2008年11月05日

v.morish and straight

STRAIGHT と v.morish の記事が IT PLUS の記事 "1年後にはオリコン入り!? 「初音ミク」超えた音声合成技術" に出てきています。感動を伝えているのはいいがこの記事中身がさっぱり見えないので少々説明を含めて考えたいと思います。

まず、初音ミクというか Vocaloid からです。Vocaloid のキモは周波数ドメインアーティキュレーション接続法というヤマハがノウハウを持っている技術です。
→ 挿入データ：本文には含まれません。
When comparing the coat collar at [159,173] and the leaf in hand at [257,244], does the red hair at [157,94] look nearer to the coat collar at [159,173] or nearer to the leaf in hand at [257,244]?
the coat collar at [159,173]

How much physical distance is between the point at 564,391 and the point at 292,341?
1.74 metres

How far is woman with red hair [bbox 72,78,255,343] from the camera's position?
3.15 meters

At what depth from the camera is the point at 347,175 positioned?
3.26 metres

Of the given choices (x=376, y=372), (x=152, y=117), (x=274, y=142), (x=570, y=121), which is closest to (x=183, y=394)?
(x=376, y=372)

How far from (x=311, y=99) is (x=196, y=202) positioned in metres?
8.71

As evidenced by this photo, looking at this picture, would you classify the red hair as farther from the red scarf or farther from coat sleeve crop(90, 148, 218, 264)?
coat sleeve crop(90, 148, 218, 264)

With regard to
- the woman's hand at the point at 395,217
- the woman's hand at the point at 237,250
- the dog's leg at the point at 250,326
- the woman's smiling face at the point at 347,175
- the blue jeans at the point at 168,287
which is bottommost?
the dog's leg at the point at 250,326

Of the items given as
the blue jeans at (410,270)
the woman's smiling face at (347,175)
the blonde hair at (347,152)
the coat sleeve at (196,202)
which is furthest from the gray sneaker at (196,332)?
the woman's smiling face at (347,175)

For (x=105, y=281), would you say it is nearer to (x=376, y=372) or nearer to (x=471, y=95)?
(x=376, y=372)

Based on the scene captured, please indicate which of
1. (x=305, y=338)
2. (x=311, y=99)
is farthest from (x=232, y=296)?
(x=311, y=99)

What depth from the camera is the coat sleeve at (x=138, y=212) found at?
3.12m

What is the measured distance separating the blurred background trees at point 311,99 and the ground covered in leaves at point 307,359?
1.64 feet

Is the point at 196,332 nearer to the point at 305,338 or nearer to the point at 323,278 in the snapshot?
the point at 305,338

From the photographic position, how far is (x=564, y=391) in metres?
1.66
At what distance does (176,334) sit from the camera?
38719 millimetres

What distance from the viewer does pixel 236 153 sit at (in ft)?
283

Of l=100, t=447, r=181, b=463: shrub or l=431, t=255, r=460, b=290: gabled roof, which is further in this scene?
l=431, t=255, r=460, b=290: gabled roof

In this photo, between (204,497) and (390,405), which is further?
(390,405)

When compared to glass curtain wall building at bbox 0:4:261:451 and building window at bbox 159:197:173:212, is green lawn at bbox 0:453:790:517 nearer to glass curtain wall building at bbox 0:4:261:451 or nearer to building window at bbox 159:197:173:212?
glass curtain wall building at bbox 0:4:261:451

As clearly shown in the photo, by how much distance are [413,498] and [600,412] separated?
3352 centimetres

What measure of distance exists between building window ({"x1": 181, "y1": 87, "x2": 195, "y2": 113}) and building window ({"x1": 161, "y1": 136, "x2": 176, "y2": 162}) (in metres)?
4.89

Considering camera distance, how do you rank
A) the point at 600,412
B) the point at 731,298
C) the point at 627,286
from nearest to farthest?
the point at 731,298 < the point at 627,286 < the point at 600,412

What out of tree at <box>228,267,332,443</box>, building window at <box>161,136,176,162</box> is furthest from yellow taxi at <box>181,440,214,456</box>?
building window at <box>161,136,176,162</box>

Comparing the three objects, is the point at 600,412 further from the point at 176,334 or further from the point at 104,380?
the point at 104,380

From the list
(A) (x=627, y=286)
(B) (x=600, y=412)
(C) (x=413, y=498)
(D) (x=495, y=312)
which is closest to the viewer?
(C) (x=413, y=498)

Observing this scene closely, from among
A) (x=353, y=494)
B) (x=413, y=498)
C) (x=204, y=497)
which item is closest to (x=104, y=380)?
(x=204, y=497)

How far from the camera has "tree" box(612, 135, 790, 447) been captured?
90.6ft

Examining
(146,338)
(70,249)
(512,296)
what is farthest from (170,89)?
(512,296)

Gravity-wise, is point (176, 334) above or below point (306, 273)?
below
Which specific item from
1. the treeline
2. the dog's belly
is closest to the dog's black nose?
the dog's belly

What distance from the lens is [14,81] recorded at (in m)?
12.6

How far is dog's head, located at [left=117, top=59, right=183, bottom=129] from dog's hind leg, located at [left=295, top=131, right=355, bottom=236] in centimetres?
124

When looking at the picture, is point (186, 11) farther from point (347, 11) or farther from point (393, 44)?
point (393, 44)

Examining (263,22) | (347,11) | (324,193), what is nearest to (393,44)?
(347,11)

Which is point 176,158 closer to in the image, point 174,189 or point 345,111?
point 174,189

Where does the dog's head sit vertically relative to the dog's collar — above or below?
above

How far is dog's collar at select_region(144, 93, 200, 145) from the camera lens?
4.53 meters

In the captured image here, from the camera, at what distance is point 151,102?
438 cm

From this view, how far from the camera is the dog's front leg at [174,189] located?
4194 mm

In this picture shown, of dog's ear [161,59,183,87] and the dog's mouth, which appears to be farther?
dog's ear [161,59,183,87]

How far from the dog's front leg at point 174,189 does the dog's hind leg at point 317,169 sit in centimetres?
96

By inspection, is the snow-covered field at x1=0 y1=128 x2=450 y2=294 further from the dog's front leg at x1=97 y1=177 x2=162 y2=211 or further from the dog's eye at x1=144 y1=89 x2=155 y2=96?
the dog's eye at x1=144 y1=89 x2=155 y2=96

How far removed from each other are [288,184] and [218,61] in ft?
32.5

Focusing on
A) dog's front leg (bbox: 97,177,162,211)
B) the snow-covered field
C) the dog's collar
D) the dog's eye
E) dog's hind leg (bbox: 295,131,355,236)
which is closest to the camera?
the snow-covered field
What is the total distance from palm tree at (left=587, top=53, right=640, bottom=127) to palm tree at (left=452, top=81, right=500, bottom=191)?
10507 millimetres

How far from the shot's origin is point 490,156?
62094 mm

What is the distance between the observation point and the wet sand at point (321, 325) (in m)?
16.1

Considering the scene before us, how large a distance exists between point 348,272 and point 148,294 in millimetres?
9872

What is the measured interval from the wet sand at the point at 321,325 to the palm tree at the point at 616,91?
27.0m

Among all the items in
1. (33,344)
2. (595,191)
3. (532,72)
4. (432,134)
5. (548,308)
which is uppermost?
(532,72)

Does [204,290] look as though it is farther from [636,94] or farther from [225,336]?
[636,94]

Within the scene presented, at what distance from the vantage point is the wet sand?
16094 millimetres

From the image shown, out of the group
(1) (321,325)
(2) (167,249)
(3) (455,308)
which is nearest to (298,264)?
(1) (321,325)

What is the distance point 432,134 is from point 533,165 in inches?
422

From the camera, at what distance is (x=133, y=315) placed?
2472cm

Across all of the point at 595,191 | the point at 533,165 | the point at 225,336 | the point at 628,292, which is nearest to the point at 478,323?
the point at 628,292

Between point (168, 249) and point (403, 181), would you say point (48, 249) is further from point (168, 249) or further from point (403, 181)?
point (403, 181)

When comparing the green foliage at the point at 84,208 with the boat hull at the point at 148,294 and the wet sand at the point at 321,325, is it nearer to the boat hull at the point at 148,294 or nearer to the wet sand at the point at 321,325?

単純に言うと 50 音のペアをあらかじめ録音しておいてなめらかに聞こえるように補完するという形です。これは、先日、札幌であったイベントの席上でのクリプトンフューチャーメディアの社長の発言から読み取りました。

で、v.morish というかその中核である STRAIGHT なんですが、STRAIGHT は乱暴に言うと音声信号を入力して、そこからフォルマントのような成分やスペクトル包絡、非周期的な成分に分解することができる技術です。私が触ったことのあるバージョンだと基本周波数F0はスカラー量で得られたかと思います。そして、逆方向の変換も相当に高品質にできます。

こういった個々の成分上で、処理を行うことで加工が行える事実が v.morish のキモだろうと思います。こういった方向性のソフトだと、Roland の V-Vocal だとか、ソフトだと Melodyne だとかが知られています。単純に基本周波数 F0 をいじるだけでも結構面白いことができます。そして、成分に分解することで時間軸上の情報をいじったりしてリズムにかかわる範囲、たとえばアマチュアの声を入力してプロっぽくしたりするわけです。

まあ、言うまでもないんですがこの辺の技術は高音質な分析と再構成にあるので、各種の成分が主観的にどう影響しているのかという研究は必要です。この辺がまあ、感性工学と呼ばれる分野のひとつの柱ともいえるのかな。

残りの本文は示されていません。